Don't miss: All excuses cannabis companies make for a nasty earnings crop [19659002] Dealer MedMen

MMNFF, -20.28%

said late Friday that it is cutting more than 20% of staff and is looking to sell assets as it struggles with a cash crunch, a growing problem for cannabis businesses . The company said it will lay off 190 workers, scaling back marketing and outsourcing functions such as human relations in an effort to reduce spending on sales, general and administrative efforts at an annual rate of $ 85 million.
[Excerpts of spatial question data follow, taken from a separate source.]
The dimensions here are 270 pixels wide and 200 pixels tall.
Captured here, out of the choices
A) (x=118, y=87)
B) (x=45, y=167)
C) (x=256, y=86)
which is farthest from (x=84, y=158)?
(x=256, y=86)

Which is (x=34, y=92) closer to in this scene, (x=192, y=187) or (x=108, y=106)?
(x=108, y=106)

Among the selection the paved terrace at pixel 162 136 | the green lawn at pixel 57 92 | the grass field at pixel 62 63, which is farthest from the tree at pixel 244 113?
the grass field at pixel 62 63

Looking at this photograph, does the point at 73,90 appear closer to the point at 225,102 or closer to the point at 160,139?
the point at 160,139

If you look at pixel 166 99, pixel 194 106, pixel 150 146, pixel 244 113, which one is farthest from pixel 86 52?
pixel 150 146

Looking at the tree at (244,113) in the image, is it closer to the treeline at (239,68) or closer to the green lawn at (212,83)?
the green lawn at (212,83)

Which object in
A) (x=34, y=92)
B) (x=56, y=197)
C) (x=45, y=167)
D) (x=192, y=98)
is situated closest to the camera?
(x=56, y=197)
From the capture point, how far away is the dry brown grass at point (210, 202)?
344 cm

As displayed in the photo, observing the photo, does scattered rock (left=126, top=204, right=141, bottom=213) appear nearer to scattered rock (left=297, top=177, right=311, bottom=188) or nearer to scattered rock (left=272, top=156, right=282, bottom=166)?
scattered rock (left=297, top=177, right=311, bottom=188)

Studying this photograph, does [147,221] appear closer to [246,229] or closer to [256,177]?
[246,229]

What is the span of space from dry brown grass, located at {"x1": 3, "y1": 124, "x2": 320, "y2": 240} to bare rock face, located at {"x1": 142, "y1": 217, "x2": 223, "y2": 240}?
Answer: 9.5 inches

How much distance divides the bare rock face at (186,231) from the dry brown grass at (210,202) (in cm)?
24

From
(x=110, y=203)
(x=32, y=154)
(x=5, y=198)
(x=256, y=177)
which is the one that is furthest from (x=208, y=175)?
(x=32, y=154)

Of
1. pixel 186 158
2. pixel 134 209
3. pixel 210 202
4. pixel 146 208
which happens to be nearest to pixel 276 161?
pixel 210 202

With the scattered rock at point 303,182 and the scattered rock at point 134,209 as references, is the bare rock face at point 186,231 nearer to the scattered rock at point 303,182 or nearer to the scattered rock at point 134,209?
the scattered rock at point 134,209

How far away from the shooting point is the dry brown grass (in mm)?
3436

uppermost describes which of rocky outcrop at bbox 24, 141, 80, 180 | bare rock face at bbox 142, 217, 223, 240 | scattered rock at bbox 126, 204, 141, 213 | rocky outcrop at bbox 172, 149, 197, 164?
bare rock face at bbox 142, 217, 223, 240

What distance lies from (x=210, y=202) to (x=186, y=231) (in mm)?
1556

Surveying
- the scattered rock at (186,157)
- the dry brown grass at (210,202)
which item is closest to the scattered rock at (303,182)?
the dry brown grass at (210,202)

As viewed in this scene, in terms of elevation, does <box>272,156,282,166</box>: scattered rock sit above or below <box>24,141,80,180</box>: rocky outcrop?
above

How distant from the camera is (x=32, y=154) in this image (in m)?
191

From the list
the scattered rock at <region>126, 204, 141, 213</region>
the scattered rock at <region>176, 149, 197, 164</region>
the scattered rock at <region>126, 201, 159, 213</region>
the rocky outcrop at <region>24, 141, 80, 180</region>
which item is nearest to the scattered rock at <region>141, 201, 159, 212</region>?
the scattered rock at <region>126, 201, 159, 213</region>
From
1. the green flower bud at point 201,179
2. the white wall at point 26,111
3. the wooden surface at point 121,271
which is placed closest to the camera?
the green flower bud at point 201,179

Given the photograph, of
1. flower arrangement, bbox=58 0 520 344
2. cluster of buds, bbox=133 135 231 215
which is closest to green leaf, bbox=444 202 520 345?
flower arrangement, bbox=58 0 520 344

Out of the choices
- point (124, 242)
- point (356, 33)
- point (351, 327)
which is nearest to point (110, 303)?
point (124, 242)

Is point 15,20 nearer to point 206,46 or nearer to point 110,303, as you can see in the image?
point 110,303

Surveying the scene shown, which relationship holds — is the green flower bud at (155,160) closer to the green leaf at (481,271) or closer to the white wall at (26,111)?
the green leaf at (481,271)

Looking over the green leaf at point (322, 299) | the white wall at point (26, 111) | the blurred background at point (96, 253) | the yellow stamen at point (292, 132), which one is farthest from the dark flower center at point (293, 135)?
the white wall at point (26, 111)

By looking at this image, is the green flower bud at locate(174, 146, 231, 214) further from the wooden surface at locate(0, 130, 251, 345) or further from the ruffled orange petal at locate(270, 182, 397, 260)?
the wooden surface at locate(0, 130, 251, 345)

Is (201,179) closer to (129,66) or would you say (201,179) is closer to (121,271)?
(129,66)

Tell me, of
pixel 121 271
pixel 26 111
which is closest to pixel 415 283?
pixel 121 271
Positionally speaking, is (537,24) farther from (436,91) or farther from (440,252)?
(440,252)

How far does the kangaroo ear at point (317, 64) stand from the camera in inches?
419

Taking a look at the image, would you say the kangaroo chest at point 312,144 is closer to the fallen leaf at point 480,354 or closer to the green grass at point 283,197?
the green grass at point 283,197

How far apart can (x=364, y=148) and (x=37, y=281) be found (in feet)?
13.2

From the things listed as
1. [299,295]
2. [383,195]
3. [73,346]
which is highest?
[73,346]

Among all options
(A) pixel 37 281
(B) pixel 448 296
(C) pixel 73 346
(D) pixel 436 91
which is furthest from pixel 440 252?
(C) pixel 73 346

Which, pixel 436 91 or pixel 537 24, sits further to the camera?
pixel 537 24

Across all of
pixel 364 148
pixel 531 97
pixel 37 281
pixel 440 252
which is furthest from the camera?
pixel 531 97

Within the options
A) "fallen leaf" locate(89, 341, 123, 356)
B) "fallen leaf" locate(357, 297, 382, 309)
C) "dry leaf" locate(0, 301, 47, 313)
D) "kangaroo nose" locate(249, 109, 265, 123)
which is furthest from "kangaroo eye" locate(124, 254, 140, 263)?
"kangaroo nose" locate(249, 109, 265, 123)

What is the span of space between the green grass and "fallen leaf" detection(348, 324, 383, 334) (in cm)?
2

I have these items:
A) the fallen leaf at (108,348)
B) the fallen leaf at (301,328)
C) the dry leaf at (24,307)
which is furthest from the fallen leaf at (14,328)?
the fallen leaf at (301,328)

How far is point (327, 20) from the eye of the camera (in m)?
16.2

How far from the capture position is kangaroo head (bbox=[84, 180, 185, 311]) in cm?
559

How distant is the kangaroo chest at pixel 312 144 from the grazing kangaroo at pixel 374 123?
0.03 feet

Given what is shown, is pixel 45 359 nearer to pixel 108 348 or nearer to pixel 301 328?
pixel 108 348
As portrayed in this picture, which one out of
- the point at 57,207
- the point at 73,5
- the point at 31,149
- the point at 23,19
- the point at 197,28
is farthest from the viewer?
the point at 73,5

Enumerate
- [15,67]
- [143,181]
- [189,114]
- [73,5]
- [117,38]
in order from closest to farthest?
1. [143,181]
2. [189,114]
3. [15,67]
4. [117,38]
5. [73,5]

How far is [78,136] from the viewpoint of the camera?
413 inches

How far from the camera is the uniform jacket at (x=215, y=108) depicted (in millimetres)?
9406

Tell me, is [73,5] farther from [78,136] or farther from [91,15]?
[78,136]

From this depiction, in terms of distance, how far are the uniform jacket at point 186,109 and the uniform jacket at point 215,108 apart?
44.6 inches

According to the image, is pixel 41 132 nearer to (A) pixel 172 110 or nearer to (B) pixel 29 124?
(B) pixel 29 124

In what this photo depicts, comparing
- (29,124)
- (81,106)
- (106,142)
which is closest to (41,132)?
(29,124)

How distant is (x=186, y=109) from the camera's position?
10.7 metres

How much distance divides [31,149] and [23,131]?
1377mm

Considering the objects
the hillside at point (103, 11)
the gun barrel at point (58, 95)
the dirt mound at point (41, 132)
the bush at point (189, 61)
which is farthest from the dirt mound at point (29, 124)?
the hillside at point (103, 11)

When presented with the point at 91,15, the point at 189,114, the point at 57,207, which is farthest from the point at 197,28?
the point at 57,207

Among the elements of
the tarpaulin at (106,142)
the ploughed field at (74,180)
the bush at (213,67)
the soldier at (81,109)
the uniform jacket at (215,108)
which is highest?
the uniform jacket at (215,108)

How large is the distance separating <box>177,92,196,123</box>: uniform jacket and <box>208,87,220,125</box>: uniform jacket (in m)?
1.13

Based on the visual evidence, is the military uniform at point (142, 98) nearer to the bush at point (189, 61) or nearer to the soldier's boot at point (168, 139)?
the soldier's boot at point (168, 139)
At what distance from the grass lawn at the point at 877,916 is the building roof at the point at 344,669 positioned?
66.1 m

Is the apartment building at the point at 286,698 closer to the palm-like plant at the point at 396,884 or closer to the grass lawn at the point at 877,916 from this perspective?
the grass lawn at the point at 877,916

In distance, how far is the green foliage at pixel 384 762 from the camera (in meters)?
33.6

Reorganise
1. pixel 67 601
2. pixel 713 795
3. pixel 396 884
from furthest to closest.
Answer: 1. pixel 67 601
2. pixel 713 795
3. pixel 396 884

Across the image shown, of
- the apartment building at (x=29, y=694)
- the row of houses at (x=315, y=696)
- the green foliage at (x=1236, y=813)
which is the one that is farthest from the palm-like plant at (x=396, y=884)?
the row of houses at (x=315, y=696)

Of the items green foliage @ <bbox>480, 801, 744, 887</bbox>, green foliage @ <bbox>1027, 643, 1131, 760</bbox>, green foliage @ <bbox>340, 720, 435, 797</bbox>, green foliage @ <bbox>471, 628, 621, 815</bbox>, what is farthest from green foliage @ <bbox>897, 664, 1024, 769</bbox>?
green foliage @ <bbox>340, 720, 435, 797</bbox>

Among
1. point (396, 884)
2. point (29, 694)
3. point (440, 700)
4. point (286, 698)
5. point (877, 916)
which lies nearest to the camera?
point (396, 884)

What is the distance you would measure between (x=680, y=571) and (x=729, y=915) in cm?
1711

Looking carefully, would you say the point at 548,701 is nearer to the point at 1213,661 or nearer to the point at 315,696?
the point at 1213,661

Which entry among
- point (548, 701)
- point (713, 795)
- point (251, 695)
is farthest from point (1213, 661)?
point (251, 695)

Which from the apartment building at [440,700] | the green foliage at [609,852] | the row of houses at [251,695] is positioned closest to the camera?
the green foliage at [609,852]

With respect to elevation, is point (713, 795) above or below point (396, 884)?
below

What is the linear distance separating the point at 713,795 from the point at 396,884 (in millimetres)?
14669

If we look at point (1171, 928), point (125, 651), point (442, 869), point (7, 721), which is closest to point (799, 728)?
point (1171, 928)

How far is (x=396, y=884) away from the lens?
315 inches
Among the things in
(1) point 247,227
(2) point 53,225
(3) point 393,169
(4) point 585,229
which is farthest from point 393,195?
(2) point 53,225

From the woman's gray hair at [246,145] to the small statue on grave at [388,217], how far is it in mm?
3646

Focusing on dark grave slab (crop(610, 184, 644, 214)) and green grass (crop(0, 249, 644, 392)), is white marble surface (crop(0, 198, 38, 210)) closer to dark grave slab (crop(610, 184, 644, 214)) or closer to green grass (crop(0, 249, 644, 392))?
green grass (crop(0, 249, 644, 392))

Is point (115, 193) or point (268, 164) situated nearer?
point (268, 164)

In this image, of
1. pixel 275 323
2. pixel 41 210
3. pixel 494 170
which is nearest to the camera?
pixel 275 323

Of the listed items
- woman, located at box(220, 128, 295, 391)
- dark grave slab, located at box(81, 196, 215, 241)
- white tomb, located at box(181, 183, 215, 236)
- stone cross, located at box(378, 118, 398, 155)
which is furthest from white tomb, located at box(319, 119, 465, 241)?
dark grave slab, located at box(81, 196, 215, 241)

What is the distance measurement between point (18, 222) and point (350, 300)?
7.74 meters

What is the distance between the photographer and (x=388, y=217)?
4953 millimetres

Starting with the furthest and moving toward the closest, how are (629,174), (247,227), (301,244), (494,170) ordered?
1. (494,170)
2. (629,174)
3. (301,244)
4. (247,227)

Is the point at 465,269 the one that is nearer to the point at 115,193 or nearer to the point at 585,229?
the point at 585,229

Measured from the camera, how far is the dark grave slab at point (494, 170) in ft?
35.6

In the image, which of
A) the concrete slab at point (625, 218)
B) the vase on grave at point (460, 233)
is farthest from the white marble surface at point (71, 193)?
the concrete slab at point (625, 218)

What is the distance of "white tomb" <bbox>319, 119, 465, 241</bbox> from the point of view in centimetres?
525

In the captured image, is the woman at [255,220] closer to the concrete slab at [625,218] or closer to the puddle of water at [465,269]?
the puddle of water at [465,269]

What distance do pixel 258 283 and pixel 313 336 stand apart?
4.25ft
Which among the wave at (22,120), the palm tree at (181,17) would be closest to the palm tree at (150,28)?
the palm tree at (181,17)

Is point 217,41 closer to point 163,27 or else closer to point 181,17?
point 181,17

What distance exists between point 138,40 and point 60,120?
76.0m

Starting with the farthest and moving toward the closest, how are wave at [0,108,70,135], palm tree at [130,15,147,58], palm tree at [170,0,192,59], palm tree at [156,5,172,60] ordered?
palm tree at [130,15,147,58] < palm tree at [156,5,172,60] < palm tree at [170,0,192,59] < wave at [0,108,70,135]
In the fiscal year ended June 29, MedMen reported general and administrative expenses of $ 244 million and sales and marketing expenses of $ 27.5 million.

View now: Canopy Growth CEO defends the ugly quarter as a one-off event

MedMen will also sell its stake in a pot-focused real estate investment trust for $ 14 million, leaving various venture investments for a net return of $ 8 million, and will look to sell "certain operations and licenses in states that are currently not considered critical to the company's retail footprint."

In October, MedMen finalized a plan to buy PharmaCann LLC, a stock deal valued at $ 682 million when it was first announced in 2018.

Hexo shares

HEXO, -7.59%

HEXO, -6.38%

was down 1.4%, after the company said it discovered illegal cultivation on a plant in Niagara that it bought as part of the acquisition of Newstrike Brands Ltd. last year. The company said growth was in a block that had not received "sufficient" licenses, but that it informed Health Canada immediately, and the regulator is satisfied that the company handled the problem properly.

See: Canada asks cannabis companies to improve cross-compliance information

The plant is no longer in operation after Hexo chose to discontinue operations as part of a cost-saving exercise.

"Hexo is choosing to proactively address this occurrence now that it recently became aware of false information sent out to damage the company's reputation," it said in a statement.

Elsewhere in the Tilray Inc. sector

TLRY, + 0.73%

was down 1.3%, Cronos

CRON, -1.35%

CRON, -2.27%

was down 1.1%, Aphria Inc.

APHA, -6.12%

APHA, -6.90%

was down 7% and Canopy Growth Corp.

CGC, -4.35%

Weed, -4.58%

was down 4%.

Aleafia Health shares

ALEAF, -8.31%

ALEF, -6.94%

was down 5% and Organigram was down 9%.